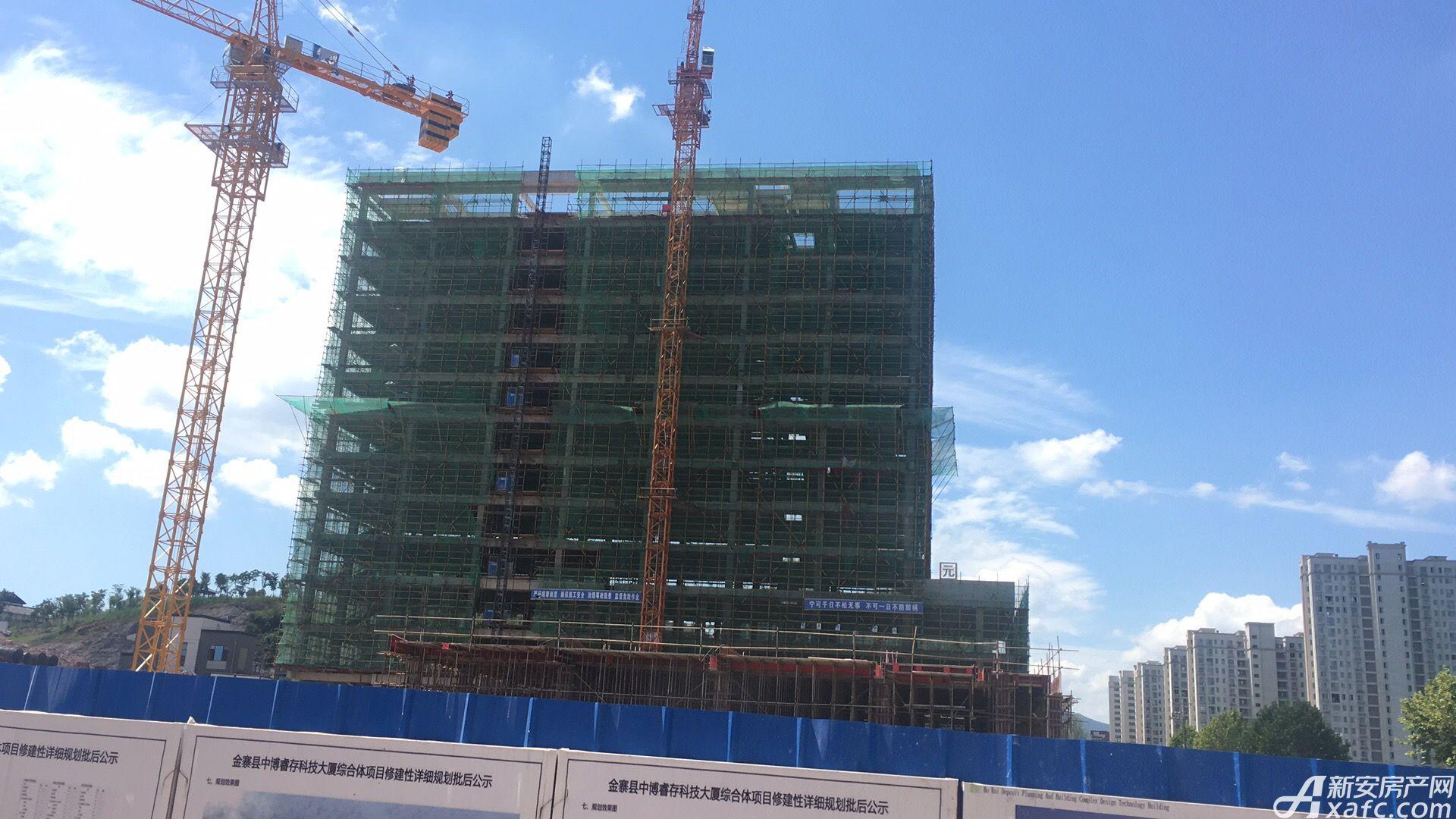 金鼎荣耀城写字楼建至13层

=-=-=-=-=

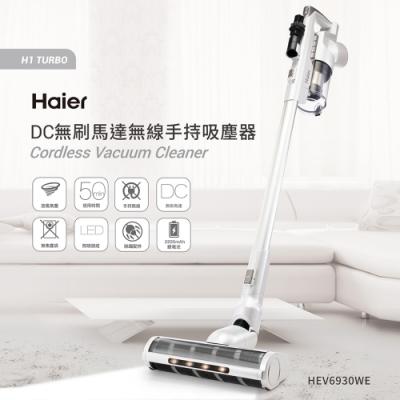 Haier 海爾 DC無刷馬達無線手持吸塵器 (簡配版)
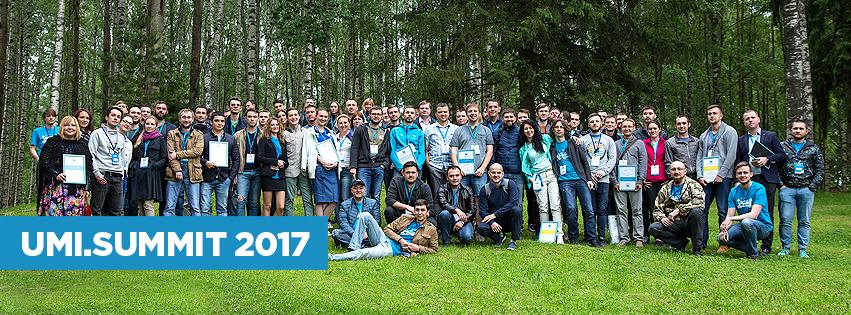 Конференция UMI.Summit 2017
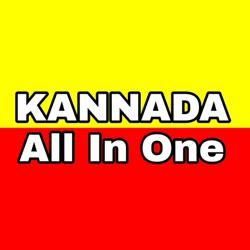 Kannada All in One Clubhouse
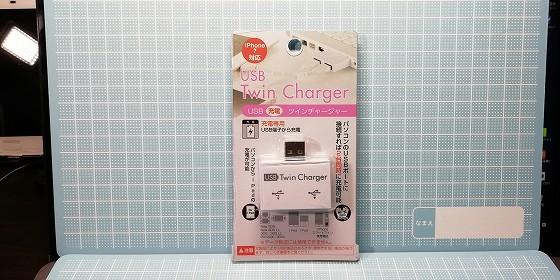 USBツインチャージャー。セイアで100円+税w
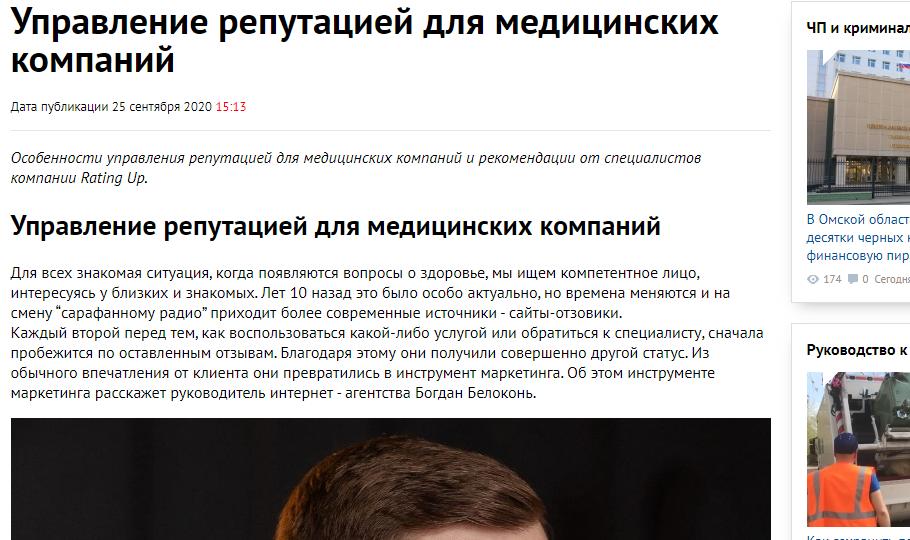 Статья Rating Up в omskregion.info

=-=-=-=-=

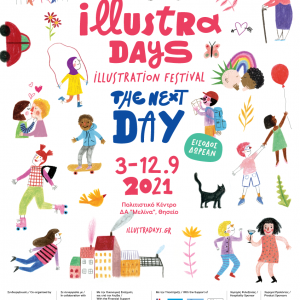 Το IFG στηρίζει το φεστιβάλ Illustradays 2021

=-=-=-=-=

* Your objective
Print exactly, with no pictures, the lines above from the one that holds "Конференция UMI.Summit 2017" through the one that holds "Статья Rating Up в omskregion.info", both of them included.

* Solved problem
 Конференция UMI.Summit 2017
 Kannada All in One Clubhouse
 USBツインチャージャー。セイアで100円+税w
 Статья Rating Up в omskregion.info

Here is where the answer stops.